Detox is only a preliminary step in rehab. After detox, recovery treatment begins. This can be residential (or inpatient) or outpatient (IOP or PHP).
If your SUD reached a point where detox was necessary, you probably also need residential treatment to unlearn these behaviors. It’s an easy transition at Chapters Capistrano because detox and residential treatment take place in the same house.
Some health insurance won’t cover the cost of residential treatment, only detox or outpatient care.
What happens in residential treatment?
Residential treatment involves removing people with substance use disorders from their former environments, from the triggers—people, places, situations—associated with their substance abuse so they can learn not to use these substances again.
Rehab is a reeducation program. Substance use disorders (SUD) are diseases in that some people have a genetic predisposition to substance abuse while others, even those who consume more of the substances more often, can and do stop with no problem. But SUD is also a habit, a behavior. Recovery requires that people with SUD learn new, less problematic behaviors.
Residential treatment removes most distractions and opportunities for relapse when the client is most vulnerable: after detox. Substance abuse isn’t just behavioral: it physically changes the brain. It disrupts the production of feel-good chemicals called neurotransmitters, making individuals dependent on drugs or alcohol to feel normal, let alone good. This makes the temptation to resume use very strong.
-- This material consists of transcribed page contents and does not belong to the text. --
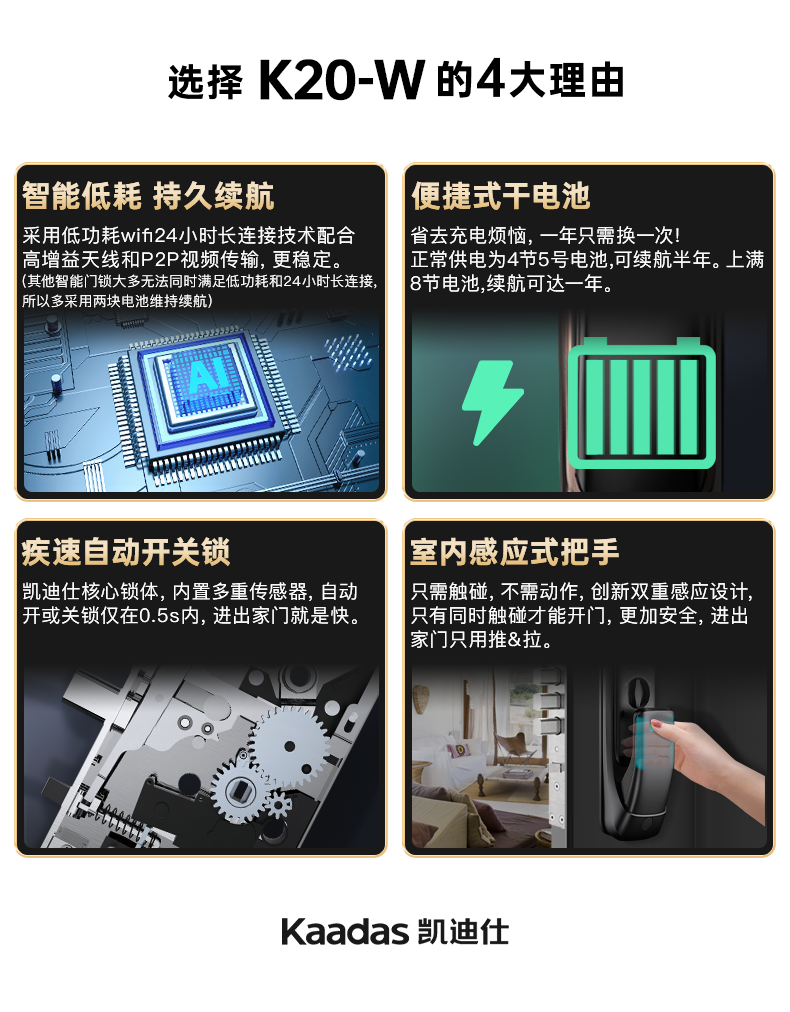 选择 K20-W 的4大理由

智能低耗 持久续航

采用低功耗wifi24小时长连接技术配合高增益天线和P2P视频传输，更稳定。
(其他智能门锁大多无法同时满足低功耗和24小时长连接，所以多采用两块电池维持续航)

AI

便捷式干电池

省去充电烦恼，一年只需换一次！
正常供电为4节5号电池,可续航半年。上满8节电池,续航可达一年。

疾速自动开关锁

凯迪仕核心锁体，内置多重传感器，自动开或关锁仅在0.5s内，进出家门就是快。

室内感应式把手

只需触碰，不需动作，创新双重感应设计，只有同时触碰才能开门，更加安全，进出家门只用推&拉。

Kaadas 凯迪仕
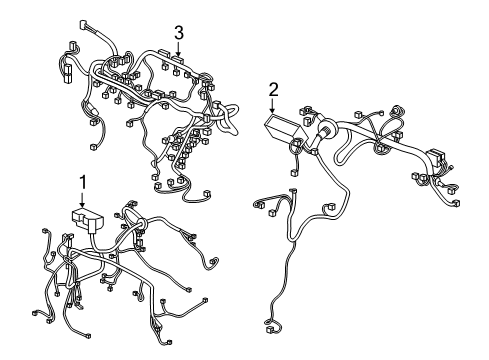 3

2

1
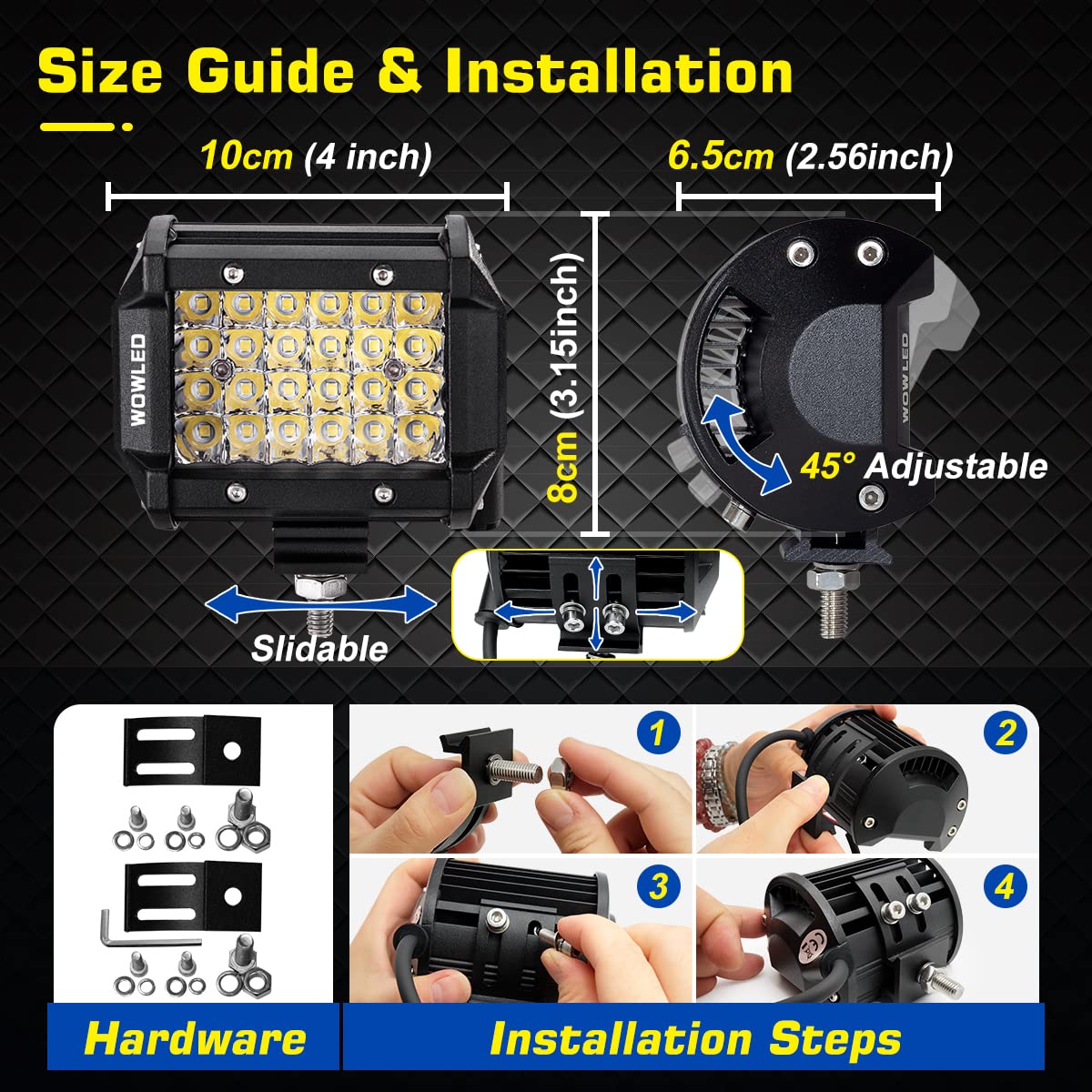 Size Guide & Installation

10cm (4 inch)

6.5cm (2.56inch)

8cm (3.15inch)

WOWLED

WOWLED

45° Adjustable

Slidable

1

2

3

4

Hardware

Installation Steps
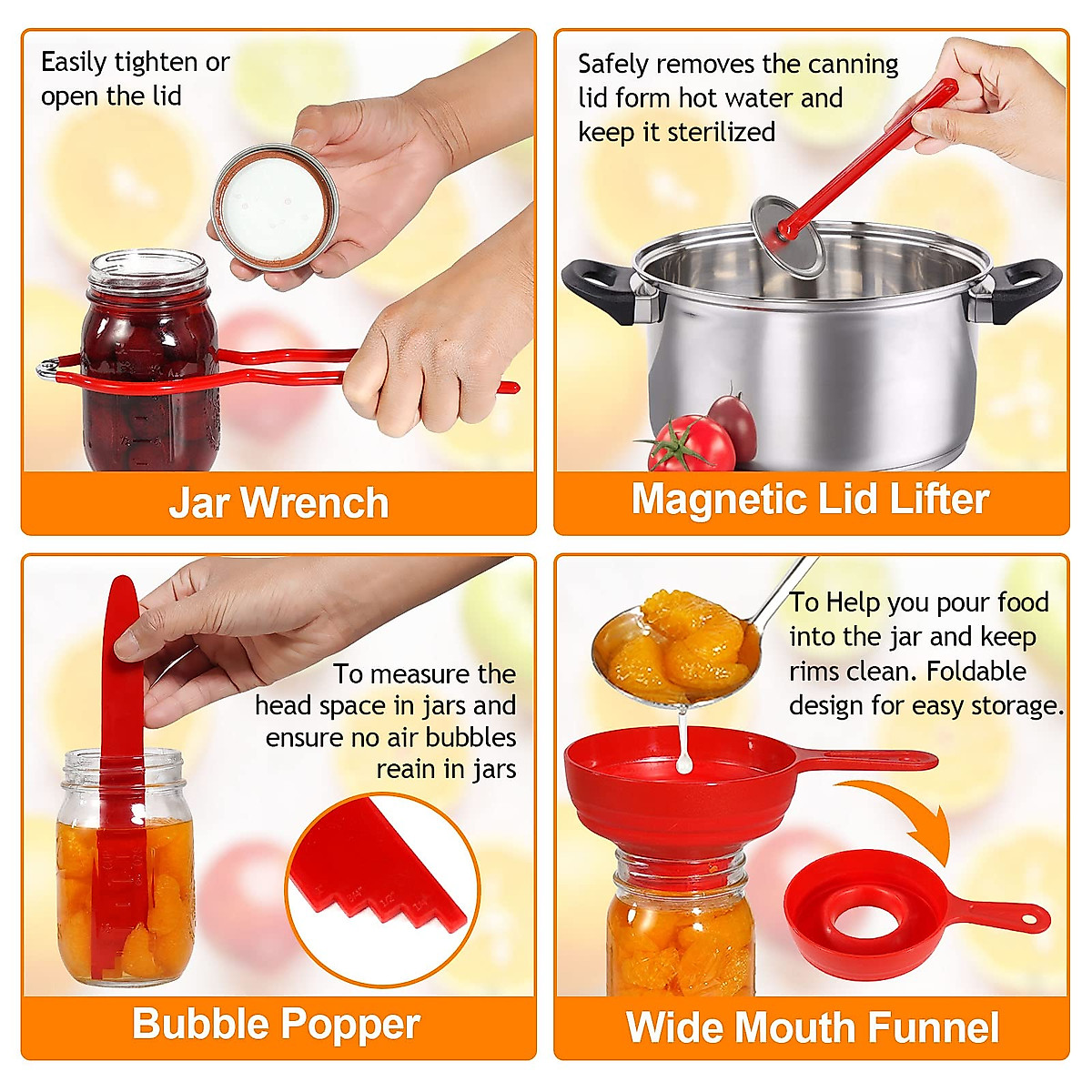 Easily tighten or open the lid

Jar Wrench

Safely removes the canning lid form hot water and keep it sterilized

Magnetic Lid Lifter

To measure the head space in jars and ensure no air bubbles reain in jars

Bubble Popper

To Help you pour food into the jar and keep rims clean. Foldable design for easy storage.

Wide Mouth Funnel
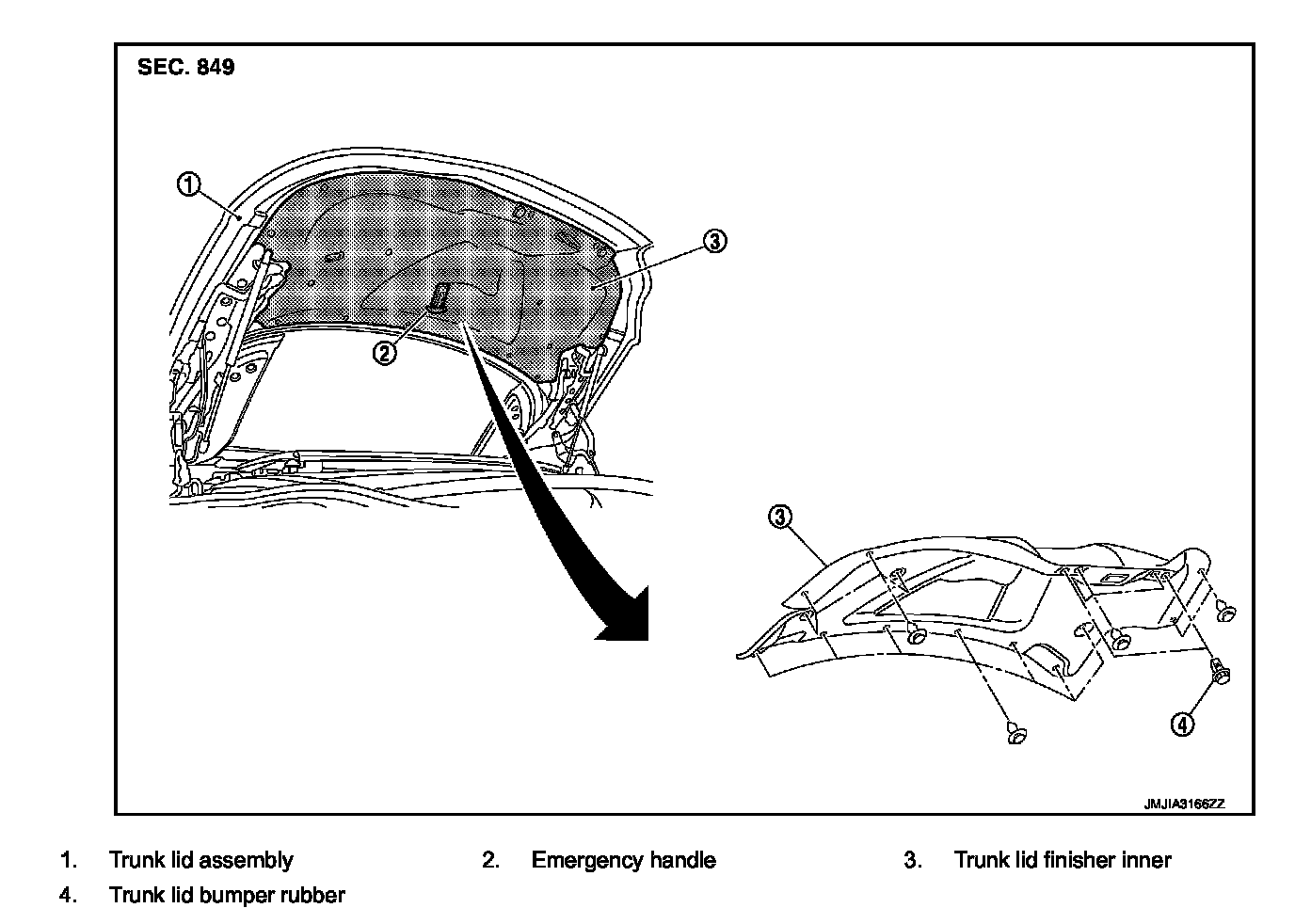 SEC. 849

1

3

2

3

4

JMJIA3166ZZ

1. Trunk lid assembly
2. Emergency handle
3. Trunk lid finisher inner
4. Trunk lid bumper rubber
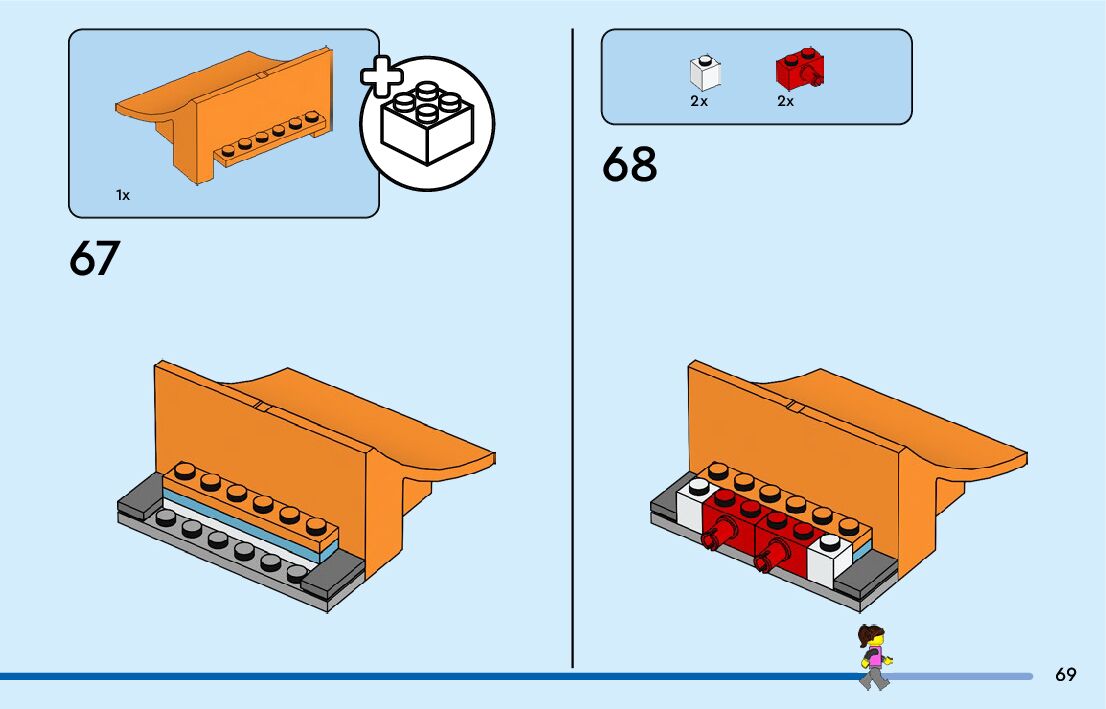 1x

67

2x 2x

68

69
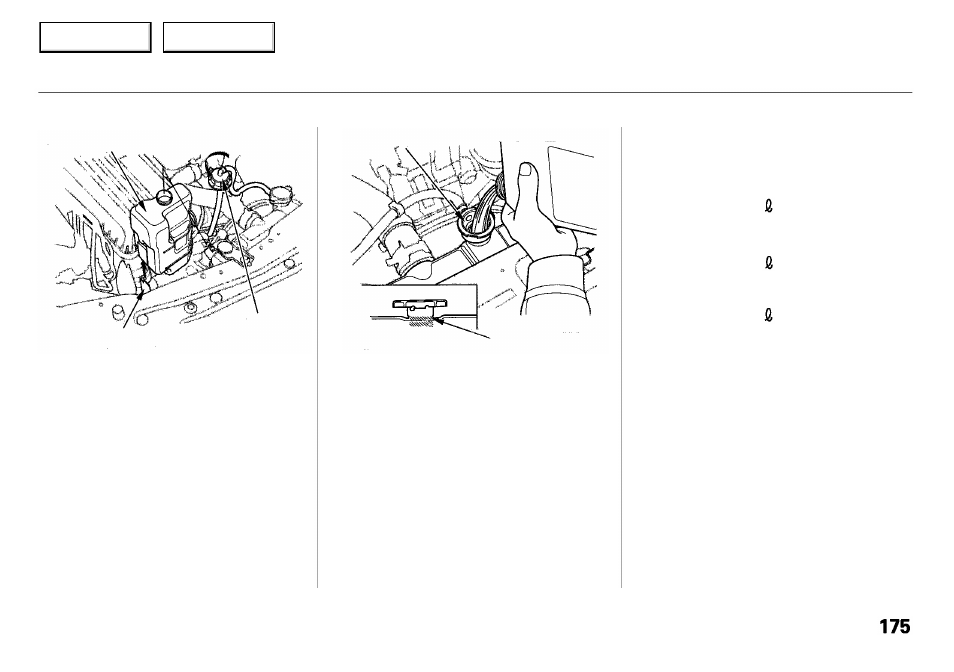 ℓ

ℓ

ℓ

175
Abstinence alone might not be enough, so clients remain at Chapters Capistrano for the duration. The day is structured, beginning with a wakeup time, a full schedule of events—meals, classes, individual and group therapy, time and facilities for recreation and meditation—until lights out.
Clients are encouraged to bring books and other reading materials (nothing pornographic), a journal, and personal knick-knacks. Electronic devices are allowed and there’s good Wi-fi.
This level of care is necessary when the clients’ abstinence is new, shaky, or fragile. They may have just completed detoxification: medically monitored withdrawal from drug use.
There are also opportunities for physical activities such as hiking, swimming, and exercising.
Most importantly, there are therapies to cope with the urge to relapse and teach better ways to cope with life’s problems.